Tuesday, May 18, 2004

Nana Night

Nana Night

I decided to meet up for dinner with a friend of mind from Malaysia who is also here on a business trip--let's call him J.--a married Indian man who is a frequent visitor to Bangkok. And like many other regular travellers to the city, he keeps a local Thai girlfriend here.

I was eager for the opportunity to meet J. and his girlfriend for it is always interesting to chat with the other woman in someone's life--there's always that feeling of guilt mingled with excitement of being an accomplice to their infidelity. Of course, there's always that secret brotherhood among men that keeps all lips tightly sealed. In J.'s case, there's no risk of that happening as I am not even acquainted with his wife. We planned to meet at 8pm at the Nana Hotel.

For anyone new to Bangkok, and eager to look for some "action", "Nana" is the first word that they need to learn: Nana Hotel and Nana Entertainment Plaza--located along Soi 4 (alley no 4) along Sukhomvit road--are perhaps the most popular haunts for Mat Salleh expatriates here. There's even a skytrain station called "Nana" located conveniently nearby.

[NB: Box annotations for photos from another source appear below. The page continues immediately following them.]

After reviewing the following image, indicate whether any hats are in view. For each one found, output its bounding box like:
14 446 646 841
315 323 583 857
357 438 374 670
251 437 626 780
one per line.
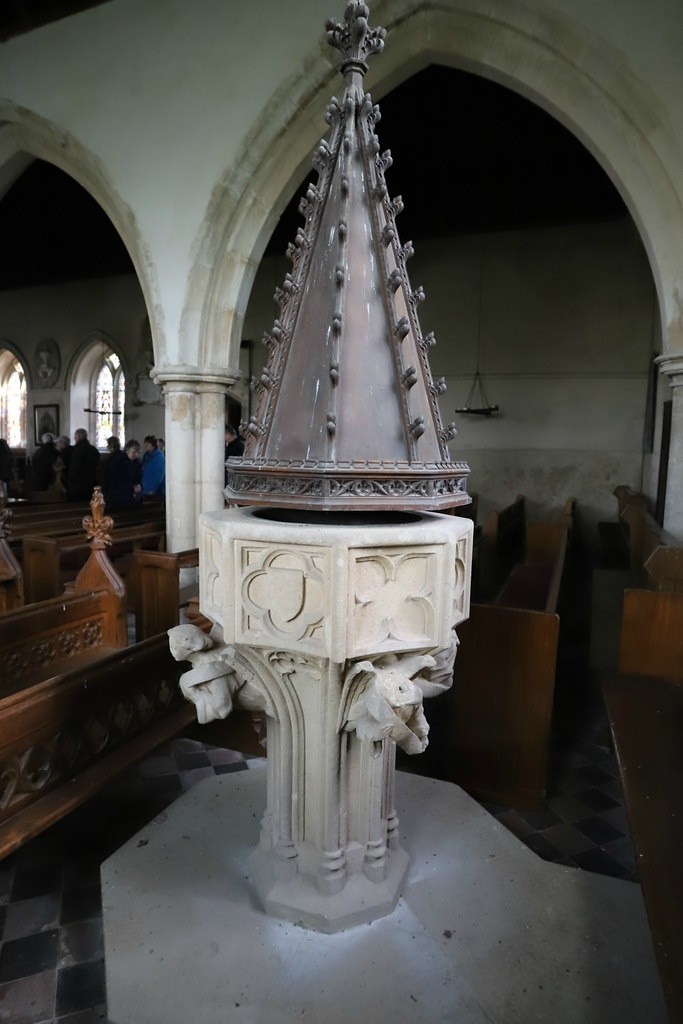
53 436 70 443
42 432 54 443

J is married to a career woman back in Malaysia. As a regional consultant, J. himself spends a great deal of his time in Bangkok. And for the last 4 months at least, he has been extremely faithful to one woman--M., who hails from Chiengmai.

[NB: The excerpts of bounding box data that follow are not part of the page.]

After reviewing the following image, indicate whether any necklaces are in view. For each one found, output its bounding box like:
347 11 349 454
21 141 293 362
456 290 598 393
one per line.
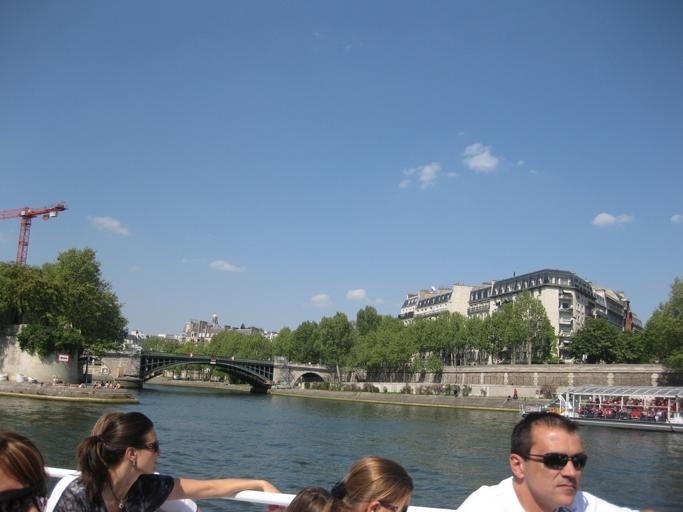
109 482 129 511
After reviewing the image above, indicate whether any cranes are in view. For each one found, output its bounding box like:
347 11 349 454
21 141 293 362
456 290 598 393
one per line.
0 203 66 265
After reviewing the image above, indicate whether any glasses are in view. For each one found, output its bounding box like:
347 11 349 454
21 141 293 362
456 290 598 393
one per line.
382 502 407 512
519 451 589 471
130 440 160 452
0 486 34 511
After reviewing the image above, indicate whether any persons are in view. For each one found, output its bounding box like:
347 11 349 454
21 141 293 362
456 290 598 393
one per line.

When I met them, I immediately understood why J. kept the Chiengmai girl for so long. M is not an exceptionally pretty woman but she possesses an extremely pleasant and endearing personality. She first met J. at a bar somewhere in Nana and they have been inseparable ever since. She stays together with him at his serviced aparment, whenever he's in town.

Still in her early twenties, M. is perfectly aware that J. has a wife back in KL. I asked her in babytalk English if she would like to follow J. back to Malaysia; she smiled and gestured playfully with with a slashing motion of her hand across her neck--indicating that it will a suicidal thing for J. to do.

After dinner I watched them play pool together at a bar nearby. They seemed like such a blissful couple--almost perfectly matched and I couldn't help feeling happy for them. Lost in my reverie, I was only jolted back into reality when I realised that my Singha beer bottle was already empty. Recalling that I had an early meeting the next day; I excused myself to catch a taxi back to my apartment.

As I left, I saw J. and M. walking hand-in-hand together as they adjorned to another less crowded pool bar. And there in the streets, were so many other foreigner-local couples like them, all playfulness and laughter--married men enjoying that momentary respite from the tedium of family life; women, clinging to their men for that opportunity to make some easy money, and perhaps who knows, a chance for a better future.